細川歯科医院では、これまで数多くの歯科医院で経験を積んでこられた歯科衛生士の方々でさえ、「なんでこんなに治療が早いの?」と思わず驚かれるほどの、圧倒的な診療スピードを大切にしています。
1回の治療に関しての時間は平均して10~15分、後片付けや前準備を含めると20分前後、被せ物の装着や根の治療に関しては6~10分とかなり短時間で治療が終わります。
この「速さ」は単に手を急いで動かしているから生まれるものではありません。そこには、私が長年培ってきた精緻な技術と、常に治療のゴールから逆算して組み立てる綿密な戦略が込められています。
私たちの行う歯科診療は、すべての工程がパズルのピースのように組み合わさり、無駄なく連鎖するように設計されています。
例えば、むし歯が進行して神経を取り除かなければならない場合でも、ただその場の処置を終えるのではなく、「次回の根の治療がいかにスムーズに進むか」を考え、あらかじめ歯の削り方を工夫しています。
さらに土台を作る段階から、その後の被せ物の型取りが最も精度高く、かつ楽に行えるにはどのようにすべきかと、常に先を見越した配慮を欠かしません。

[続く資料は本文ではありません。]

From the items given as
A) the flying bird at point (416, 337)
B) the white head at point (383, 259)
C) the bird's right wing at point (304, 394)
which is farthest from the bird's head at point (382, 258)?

このように、一つひとつの処置を独立して考えるのではなく、最終的な仕上がりまでを一つの流れるようなストーリーとして捉えることで、結果として1回にかかる診療時間だけでなく、トータルの通院期間をもぐっと短縮しながら、質の高い治療を実現できているのです。
また、最新の口腔内スキャナーも導入していますが、デジタル機器も実は使い手の「手の感覚」が肝心です。
スキャン時に唾液や頬の粘膜が入り込むとエラーが起きやすくなるため、的確な吸引や排除操作を行うことで、短時間でピタリと精度の高いデータを取得しています。
また、仮歯の作製についても、私のこだわりが詰まっています。
大学時代からの膨大な技工作業の経験や、卒業後の厳しい修行時代に毎日銀歯を作り続けた経験があるからこそ、短時間で適合の良い仮歯を仕上げることが可能です。
奥歯1歯の仮歯であれば5~8分で作製、審美が絡む前歯1歯であれば7~10分程度で作製いたします。
通常ならお待たせしてしまうような複雑なブリッジの仮歯でも、ポイントを押さえることで10〜15分ほどで形にいたします。
こうした取り組みはすべて、患者様をお待たせしない「待ち時間ゼロ」の実現と、通院回数の最小化に繋がっています。
「いつまで通えばいいのか分からない」という不安は、歯科医院から足が遠のく大きな原因ですよね。
当院では、根の治療であれば通常2〜4回程度で完了するよう計画を立て、被せ物までの回数をゴールに、常に「あと何回くらいで終わりますよ」という来院回数を具体的にお伝えするようにしています。
治療をいたずらに長引かせることは、実は「歯の破折」や「感染のリスク」を高めることにもなるため、医学的な根拠に基づき、最適なタイミングで確実にゴールへ導くことを何よりも重視しています。
私たちの考える「早い治療」とは、決して手抜きをすることではありません。
むしろ、どこに時間をかけ、どこを効率化すべきかという「本質」を見極めることだと考えています。
言葉にするとシンプルですが、これは安易に真似できるものではなく、これまでの苦労と研鑽が積み重なってようやく形になった、私なりの「職人技」でもあります。
厳しい勤務時代、とても沢山の事を教わりましたが、「常に時計を見ながら治療する」という教えが身についた結果もあると思っています。
速さを大切にしている中で、一つだけ大切にしていることがあります。
それは、お口全体のトラブルを根本から治したいと願う患者様とは、あえてじっくりとお話しする時間をいただくということです。
多くのむし歯がある場合、その背景には生活習慣が隠れていることが少なくありません。
そこを振り返らずに形だけを早く治しても、また再発してしまっては意味がないからです。
そんな時は、少しだけ立ち止まって、一緒に原因を考えていきましょう。
私たちは、ただ歯を治すだけでなく、患者様がこの先ずっとご自身の歯で健やかに過ごせる未来を、最短距離でサポートし続けたいと願っています。